* **Problem description**: Copy the records below word for word, leaving out the pictures.

* **Data provided**:
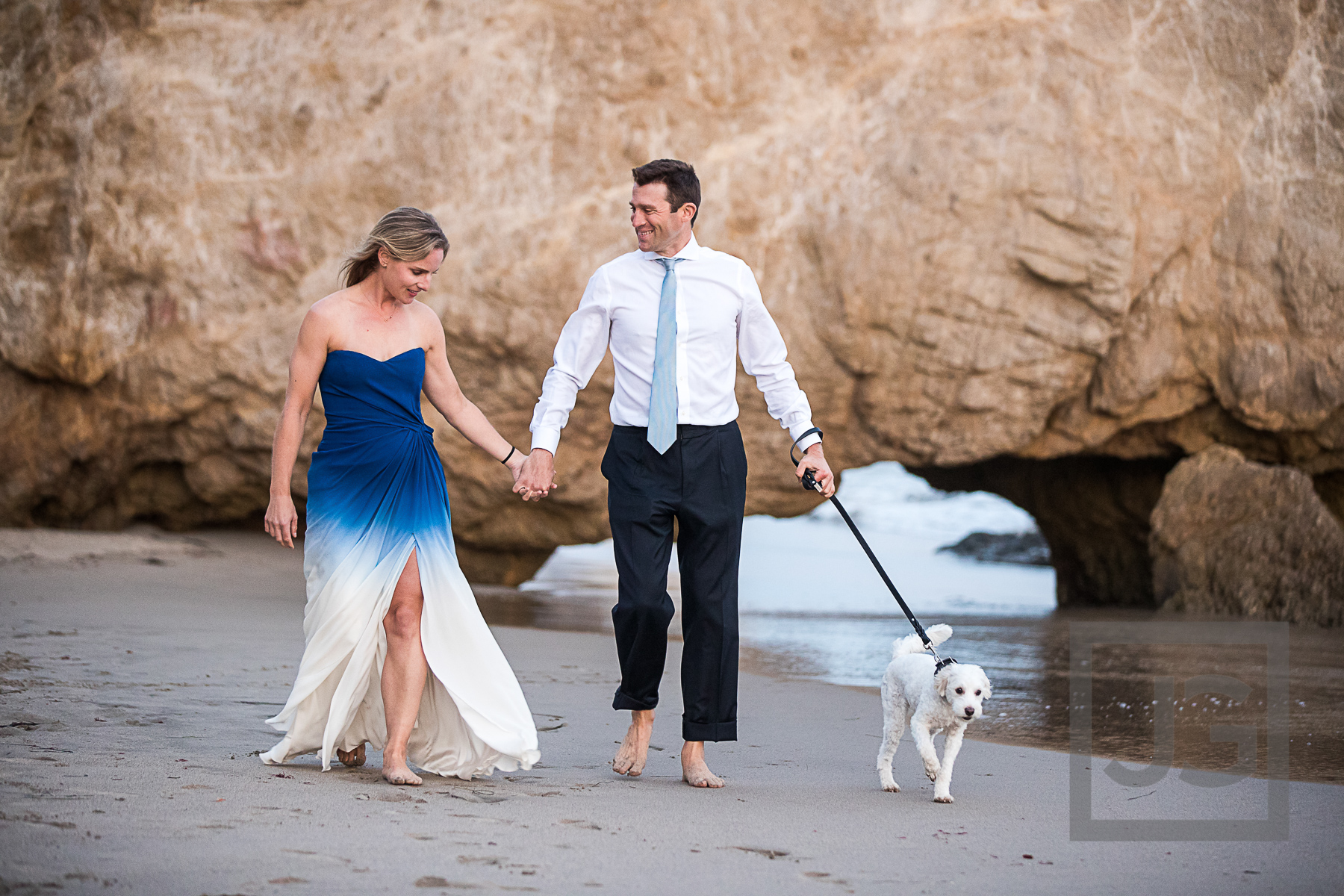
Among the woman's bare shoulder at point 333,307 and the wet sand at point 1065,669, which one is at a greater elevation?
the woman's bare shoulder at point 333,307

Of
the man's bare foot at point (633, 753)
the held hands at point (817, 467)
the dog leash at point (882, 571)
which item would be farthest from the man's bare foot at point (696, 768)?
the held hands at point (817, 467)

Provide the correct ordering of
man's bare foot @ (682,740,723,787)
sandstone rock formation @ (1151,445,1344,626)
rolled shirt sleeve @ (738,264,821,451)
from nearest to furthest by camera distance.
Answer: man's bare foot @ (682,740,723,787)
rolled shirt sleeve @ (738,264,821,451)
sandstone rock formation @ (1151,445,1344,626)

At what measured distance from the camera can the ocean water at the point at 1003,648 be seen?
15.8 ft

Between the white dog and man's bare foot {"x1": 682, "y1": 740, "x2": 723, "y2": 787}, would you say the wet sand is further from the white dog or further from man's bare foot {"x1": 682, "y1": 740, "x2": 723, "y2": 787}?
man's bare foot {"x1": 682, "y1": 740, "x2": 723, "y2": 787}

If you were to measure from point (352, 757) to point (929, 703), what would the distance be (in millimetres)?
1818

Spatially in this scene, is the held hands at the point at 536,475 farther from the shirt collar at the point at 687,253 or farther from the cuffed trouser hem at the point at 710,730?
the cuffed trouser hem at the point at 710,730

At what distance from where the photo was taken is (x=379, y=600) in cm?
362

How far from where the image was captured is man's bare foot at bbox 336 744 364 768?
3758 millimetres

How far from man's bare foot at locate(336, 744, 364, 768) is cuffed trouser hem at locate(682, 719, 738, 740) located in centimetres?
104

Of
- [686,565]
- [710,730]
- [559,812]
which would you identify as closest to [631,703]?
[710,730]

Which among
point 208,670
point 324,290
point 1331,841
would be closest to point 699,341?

* **Solution to this exercise**:
Among the woman's bare shoulder at point 333,307 and the wet sand at point 1065,669, which one is at a greater elevation?
the woman's bare shoulder at point 333,307

Of
the man's bare foot at point (633, 753)
the held hands at point (817, 467)
the dog leash at point (882, 571)
which item would be farthest from the man's bare foot at point (696, 768)?
the held hands at point (817, 467)

Provide the correct ordering of
man's bare foot @ (682,740,723,787)
sandstone rock formation @ (1151,445,1344,626)
rolled shirt sleeve @ (738,264,821,451)
from nearest to furthest by camera distance.
Answer: man's bare foot @ (682,740,723,787)
rolled shirt sleeve @ (738,264,821,451)
sandstone rock formation @ (1151,445,1344,626)

At what measured distance from the camera can the ocean water at the point at 1003,648 be seen?
15.8 ft

Between the white dog and man's bare foot {"x1": 682, "y1": 740, "x2": 723, "y2": 787}, would you say the wet sand is further from the white dog or further from man's bare foot {"x1": 682, "y1": 740, "x2": 723, "y2": 787}?
man's bare foot {"x1": 682, "y1": 740, "x2": 723, "y2": 787}

If you were to measure from point (352, 757) to point (929, 703), what would the distance be (in millimetres)?
1818

Spatially in this scene, is the held hands at the point at 536,475 farther from the shirt collar at the point at 687,253 or farther from the cuffed trouser hem at the point at 710,730?
the cuffed trouser hem at the point at 710,730

At what distance from where the photo was taken is (x=379, y=600) in cm?
362

How far from where the image was captured is man's bare foot at bbox 336 744 364 768?
3758 millimetres

How far from man's bare foot at locate(336, 744, 364, 768) is cuffed trouser hem at locate(682, 719, 738, 740) located in centimetres?
104

Of
- [686,565]
- [710,730]
- [559,812]
which would you identify as closest to [631,703]?
[710,730]

Which among
point 208,670
point 324,290
point 1331,841
would be closest to point 699,341?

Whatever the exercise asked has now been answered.